Missionaries say vaccines will turn tribes ‘into alligators’

Missionaries say vaccines will turn tribes ‘into alligators’

‘Christofascist’ Jair Bolsonaro. Image via YouTube.

AFTER a long delay – due mainly to far-right President Jair Bolsanaro’s scepticism about COVID-19 vaccines – in January doses of the vaccine began making their way into the villages of Brazil’s indigenous tribes. But now some are refusing it because of scaremonger and conspiracy theories spread by foreign missionaries.

A report in The Guardian yesterday reveals that, in areas in which the missionaries spread their poison, people are being fed lies, including one that says the vaccine will “turn people into alligators.”

On the São Francisco reservation in the state of Amazonas, Jamamadi villagers sent health workers packing with bows and arrows when they visited by helicopter this month, said Claudemir da Silva, an Apurinã leader representing indigenous communities on the Purus river, a tributary of the Xingú.

It’s not happening in all villages, just in those that have missionaries or evangelical chapels where pastors are convincing the people not to receive the vaccine, that they will turn into an alligator and other crazy ideas.

Tribal leaders blame Bolsonaro, and some of his avid supporters in the evangelical community for stoking scepticism about coronavirus vaccines, despite a national death toll that lags behind only the United States.

Image via YouTube

Said Dinamam Tuxá, above, a leader of APIB, Brazil’s largest indigenous organisation:

Religious fundamentalists and evangelical missionaries are preaching against the vaccine.

The Association of Brazilian Anthropologists denounced unspecified religious groups in a statement on Tuesday for spreading false conspiracy theories to “sabotage” the vaccination of indigenous people.

Many pastors of Brazil’s urban evangelical megachurches are urging followers to get vaccinated, but they say missionaries in remote territories have not received the message.

Said Pastor Mario Jorge Conceição of the Assembly of God Traditional church in Manaus, the capital of Amazonas state:

Unfortunately, some pastors who lack wisdom are spreading misinformation to our indigenous brethren.

Bolsonaro, described here as a “Christofascist” has played down the severity of the virus and refused to take a vaccine himself. He has aimed special derision at the country’s most widely available vaccine, made by China’s Sinovac Biotech, citing doubts about its origins.

At an event in December, the President ridiculed Pfizer because he said the company had refused to assume liability for collateral effects in talks with his government. He sarcastically said:

If you take the vaccine and turn into an alligator, it’s your problem. If you turn into Superman or women grow beards, I have nothing to do with that.
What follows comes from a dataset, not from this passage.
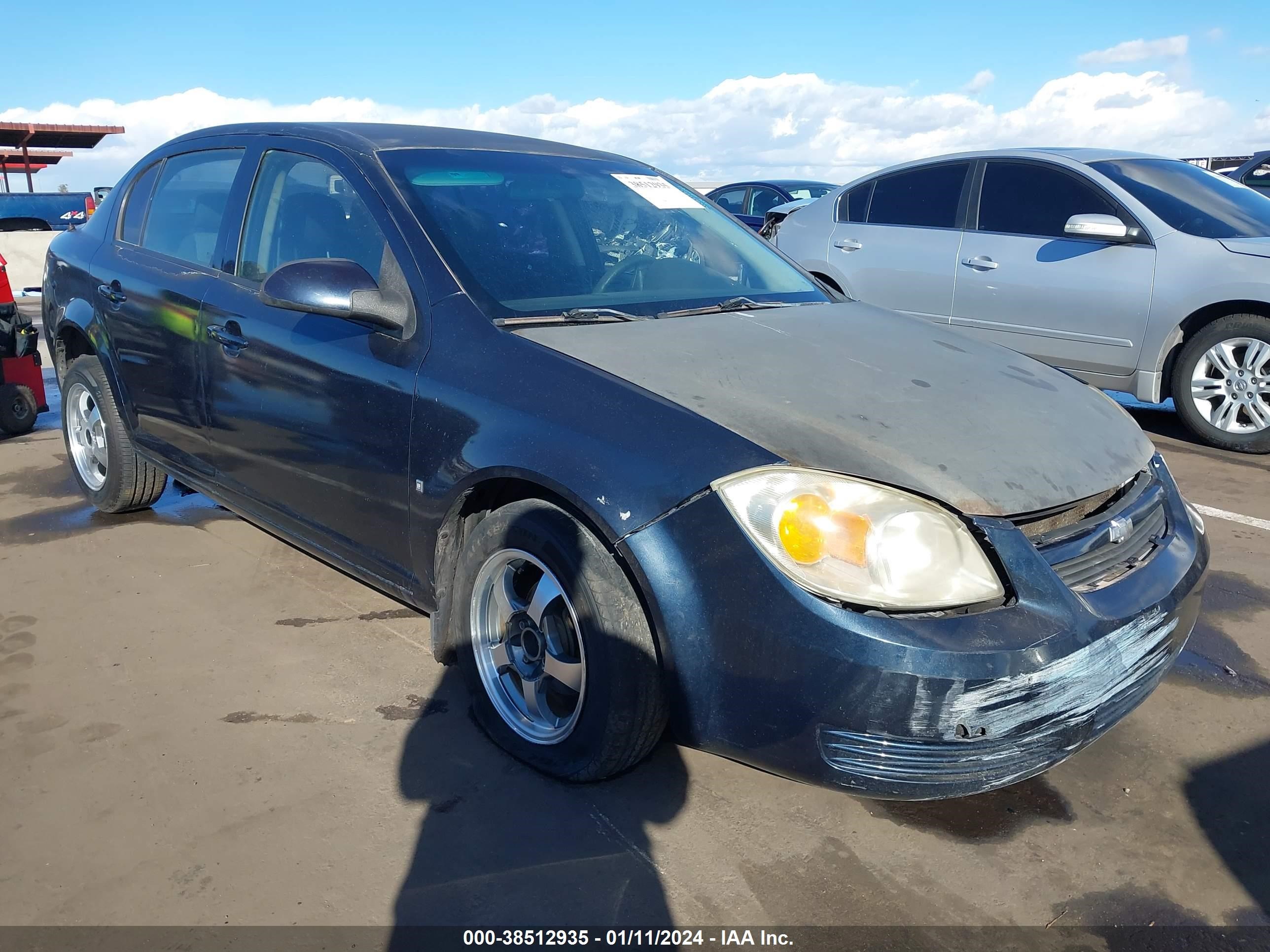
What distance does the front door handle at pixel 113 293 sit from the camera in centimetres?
391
After 56-year-old tribal chief Fernando Katukina, of the Nôke Kôi people near the Peru border, died on 1 February of cardiac arrest related to diabetes and congestive heart failure, word spread rapidly on social media and radio that the Covid-19 vaccine he received in January had caused his death.

The Butantan biomedical centre, which is producing and distributing the Sinovac vaccine, scrambled to convince indigenous people that was not the case. The centre tweeted:

The social media messages saying that Fernando Katukina died after taking a Covid-19 vaccine are fake news.

Covid-19 has killed at least 957 indigenous people, according to APIB, out of some 48,071 confirmed infections among half of Brazil’s 300 native ethnic groups. The numbers could be much higher, because Sesai only monitors indigenous people living on reservations.